Porque, salvo casos especiales, la calidad inicial de casi todos los restoranes es meramente aceptable. No menos que eso: seguramente han hecho muchos ensayos y “apruebes” previos. Pero otra cosa es largarse a las fieras.
Sin sugerir que seamos una de ellas, hemos de dar nuestra opinión sobre “Luciano”, local bien montado en el gastronómico pueblo de Laguna (¡quién lo iba a decir hace 20 años!).
Evaluación general, para ir al grano: oferta aceptable, pero sin personalidad ni particular refinamiento; para gente que quiere comer, sin demasiados remilgos, lo acostumbrado. Esto último no está mal en absoluto: lo acostumbrado es lo que se apega a la tradición, fuente inagotable de futuros. Pero hay un “no sé qué”, un toque personal atinado y sin estridencias, que se puede ir agregando a la tradición culinaria.
Eso es lo que le falta a Luciano. Las cosas se hacen bastante bien, pero sin talento. Espere comer razonablemente, no comer estupendamente.
Los “ceviches tres sabores” para compartir (uno con trocitos de mango, otro igual sin trocitos de mango, y otro igual con ají amarillo) no se diferenciaban casi nada por el sabor, pero no estaban mal ($ 13.900). Con más “chifles” de plátano frito hubieran estado más interesantes, por la textura del chifle…
De la lista de platos (cuiden la ortografía extranjera, por favor), nos fuimos a las sugerencias. Una de ellas fue un “salmón thai” ($ 12.900) que de thai no tenía absolutamente nada, pero resultó ser un decente trozo de salmón, cocinado a la plancha con prudencia (no llegó crudito en el centro, como es mejor, pero estaba jugoso). La prudencia abandonó al cocinero al dejar demasiado rato la pieza en la plancha, con el resultado de que la piel del salmón, que es tan rica bien crujiente, llegó casi carbonizada. Las papas hilo, estándar.
El pulpo a la parrilla ($ 14.500): un gran trozo que llegó casi carbonizado (también éste) pero de una ejemplar blandura. Contornos: las consabidas hortalizas grilladas, y unas papas doradas que podrían haber sido más doradas y crujientes, y hubieran enriquecido las texturas de un plato de cosas blandas.

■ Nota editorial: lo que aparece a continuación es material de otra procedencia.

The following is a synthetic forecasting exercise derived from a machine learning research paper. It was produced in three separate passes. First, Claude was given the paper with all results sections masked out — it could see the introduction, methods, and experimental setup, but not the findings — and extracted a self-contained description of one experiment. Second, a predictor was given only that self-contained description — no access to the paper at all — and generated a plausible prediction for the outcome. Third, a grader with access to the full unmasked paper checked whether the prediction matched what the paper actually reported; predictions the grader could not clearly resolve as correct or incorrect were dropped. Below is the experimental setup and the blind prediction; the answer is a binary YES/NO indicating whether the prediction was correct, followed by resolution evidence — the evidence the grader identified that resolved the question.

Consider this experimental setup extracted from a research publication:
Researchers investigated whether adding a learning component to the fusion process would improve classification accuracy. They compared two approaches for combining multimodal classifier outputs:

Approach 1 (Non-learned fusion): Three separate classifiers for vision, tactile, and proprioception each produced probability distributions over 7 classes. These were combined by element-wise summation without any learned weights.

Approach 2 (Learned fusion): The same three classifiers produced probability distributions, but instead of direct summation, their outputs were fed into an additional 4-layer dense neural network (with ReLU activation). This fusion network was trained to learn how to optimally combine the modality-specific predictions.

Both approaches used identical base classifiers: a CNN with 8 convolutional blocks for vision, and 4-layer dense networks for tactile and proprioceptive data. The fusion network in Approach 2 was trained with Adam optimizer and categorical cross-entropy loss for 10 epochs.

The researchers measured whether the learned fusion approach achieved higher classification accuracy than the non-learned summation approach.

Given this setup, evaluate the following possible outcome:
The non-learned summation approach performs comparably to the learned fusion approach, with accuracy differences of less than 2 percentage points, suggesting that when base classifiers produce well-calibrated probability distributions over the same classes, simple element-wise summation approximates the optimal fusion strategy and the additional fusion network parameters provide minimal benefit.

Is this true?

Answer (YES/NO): NO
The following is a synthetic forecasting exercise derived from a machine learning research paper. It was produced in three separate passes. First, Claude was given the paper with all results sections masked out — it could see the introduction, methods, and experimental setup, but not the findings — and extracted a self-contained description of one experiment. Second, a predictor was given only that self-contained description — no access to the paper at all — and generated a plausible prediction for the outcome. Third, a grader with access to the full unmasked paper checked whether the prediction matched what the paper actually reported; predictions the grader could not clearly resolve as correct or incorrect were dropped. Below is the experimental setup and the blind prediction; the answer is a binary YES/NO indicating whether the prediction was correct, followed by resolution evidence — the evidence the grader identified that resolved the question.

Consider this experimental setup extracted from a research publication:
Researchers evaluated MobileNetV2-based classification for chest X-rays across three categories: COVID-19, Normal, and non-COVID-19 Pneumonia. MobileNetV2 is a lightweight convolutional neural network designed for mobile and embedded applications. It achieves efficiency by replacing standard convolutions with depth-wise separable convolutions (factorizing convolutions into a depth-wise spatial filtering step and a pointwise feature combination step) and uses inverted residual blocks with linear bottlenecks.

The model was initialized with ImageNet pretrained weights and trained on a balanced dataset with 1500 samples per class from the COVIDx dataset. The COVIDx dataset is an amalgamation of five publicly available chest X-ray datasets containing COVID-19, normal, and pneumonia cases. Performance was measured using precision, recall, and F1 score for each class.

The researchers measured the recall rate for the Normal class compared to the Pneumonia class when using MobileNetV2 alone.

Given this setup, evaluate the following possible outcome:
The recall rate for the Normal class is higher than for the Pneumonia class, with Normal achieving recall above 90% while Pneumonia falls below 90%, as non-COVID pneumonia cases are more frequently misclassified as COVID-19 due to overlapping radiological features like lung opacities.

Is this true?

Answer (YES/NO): NO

De los postres: un suspiro de limeña falsa ($ 3.900), cuyo merengue carecía totalmente de ese toque de oporto que constituye la chispa del plato. Y una perfectísima crème brûlée (escrita “broulée”), que es quizá la mejor que hayamos comido nunca ($ 3.900), con su costrita bien hecha de caramelo encima, hecha con gran destreza (no tenía rastros de amargor, no obstante estar el caramelo de color oscuro).
Buena atención, eficiente y ágil. Carta de vinos algo restringida pero suficiente para lo que se ofrece de comer. Y a buen precio. Estacionamiento en la calle.
Carlos León Briceño 737, Laguna de Zapallar.